Kaplan–Meier curves for (A) progression-free survival, and (B) overall survival by EGFR gene mutation (EGFR MT) status. Van (vandetanib), Doc (docetaxel), Pbo (placebo), mo (months), HR (hazard ratio), CI (confidence interval). HR <1.0 favors vandetanib + docetaxel versus placebo + docetaxel.
Although the majority of EGFR M+ tumor samples were also EGFR FISH+, post hoc analyses suggested that patients with EGFR M− tumors benefited from vandetanib treatment if the tumors were EGFR FISH+ (HR 0.78; 97.58% CI 0.46–1.33) but not if they were EGFR FISH− (HR 1.17; 97.58% CI 0.82–1.66) indicating that the benefits of vandetanib in EGFR FISH+ tumors are not restricted to patients with concurrent EGFR mutations (supplementary Tables S4, available at Annals of Oncology online).
KRAS mutation status
A smaller proportion of patients with KRAS MT+ tumors were Asian (12% versus 38%), nonsmokers (5% versus 19%) or had squamous histology (9% versus 33%) compared with patients with KRAS MT− tumors. In patients with KRAS MT+ tumors, the data do not suggest a clear benefit for the vandetanib arm compared with placebo in terms of PFS (HR 1.04; 97.58% CI 0.51–2.15; P = 0.898; median 2.9 versus 2.3 months), OS (HR 0.78; 97.52% CI 0.35–1.75; P = 0.485; median 6.9 versus 6.7 months), or ORR (8.7% versus 5.0%; odds ratio 1.81; 97.5% CI 0.11–30.83; P = 0.639). There was benefit of vandetanib in KRAS MT− tumors but this was similar to that seen in unselected patients (Figures 1 and 4, supplementary Tables S1–S3, available at Annals of Oncology online).

────────────────

WORK REQUIRED: Continue the text on vandetanib outcomes by KRAS mutation status from its last sentence.

DATASET EXTRACT:
────────────────

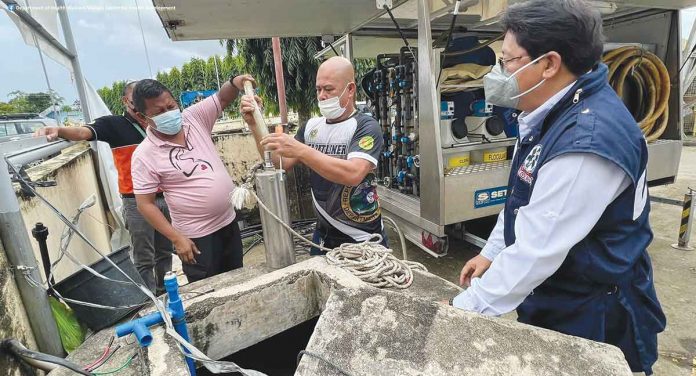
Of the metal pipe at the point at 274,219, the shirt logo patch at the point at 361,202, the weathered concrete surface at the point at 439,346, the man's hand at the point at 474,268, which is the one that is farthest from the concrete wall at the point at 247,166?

────────────────

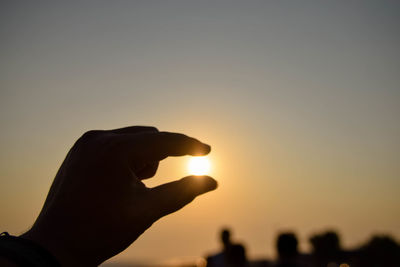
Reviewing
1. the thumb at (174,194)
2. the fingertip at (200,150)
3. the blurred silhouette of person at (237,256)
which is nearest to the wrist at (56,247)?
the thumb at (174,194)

────────────────

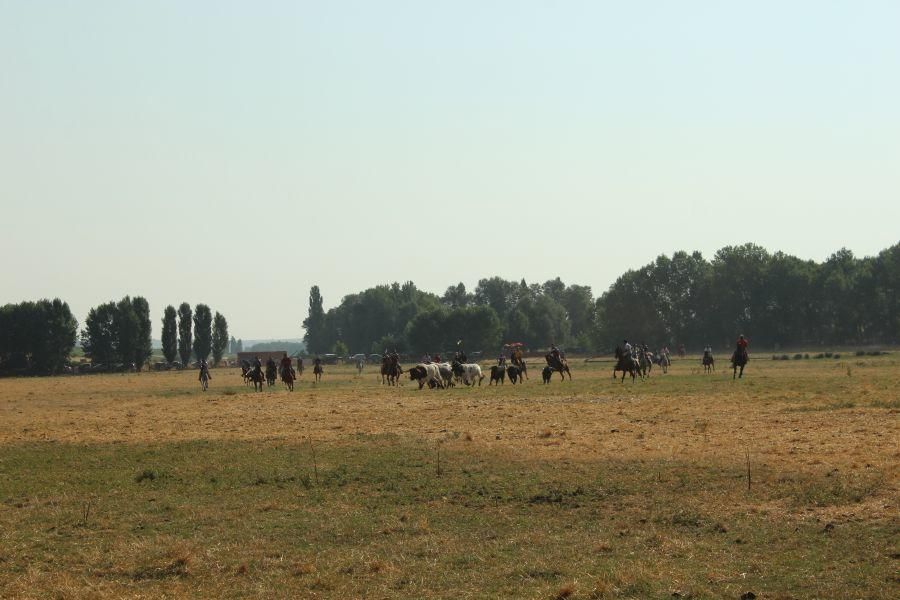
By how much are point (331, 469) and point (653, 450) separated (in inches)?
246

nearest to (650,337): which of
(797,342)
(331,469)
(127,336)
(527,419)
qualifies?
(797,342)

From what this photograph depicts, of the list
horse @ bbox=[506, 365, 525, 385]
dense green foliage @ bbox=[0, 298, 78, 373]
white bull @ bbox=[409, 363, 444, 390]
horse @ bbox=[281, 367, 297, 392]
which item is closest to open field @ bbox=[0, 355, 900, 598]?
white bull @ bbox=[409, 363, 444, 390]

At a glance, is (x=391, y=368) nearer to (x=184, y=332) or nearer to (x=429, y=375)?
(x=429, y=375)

────────────────

OUTPUT OF THE EXERCISE:
Figure 4.
Kaplan–Meier curves for (A) progression-free survival, and (B) overall survival by KRAS gene mutation (KRAS MT) status. Van (vandetanib), Doc (docetaxel), Pbo (placebo), mo (months), HR (hazard ratio), CI (confidence interval). HR <1.0 favors vandetanib + docetaxel versus placebo + docetaxel.
The focus of the planned analyses was to evaluate potential predictive markers for vandetanib plus docetaxel, but it was also of interest to consider how the biomarker subgroups were associated with docetaxel response. For patients in the docetaxel alone arm, median PFS (5.9 months) and OS (18.6 months), and ORR (28%) were higher in the EGFR MT+ subgroup than in EGFR MT− (3.0 and 9.3 months, and 10%, respectively), In contrast, docetaxel treatment alone was associated with lower median PFS and OS, and ORR values in KRAS MT+ patients (2.3and 6.7 months, and 5%, respectively) than in KRAS MT− patients (3.6 and 10.3 months, and 12%, respectively). The EGFR FISH+ and FISH− subgroups appeared to have similar clinical efficacy outcomes when treated with docetaxel alone (Figures 2–4, supplementary Tables S3, available at Annals of Oncology online).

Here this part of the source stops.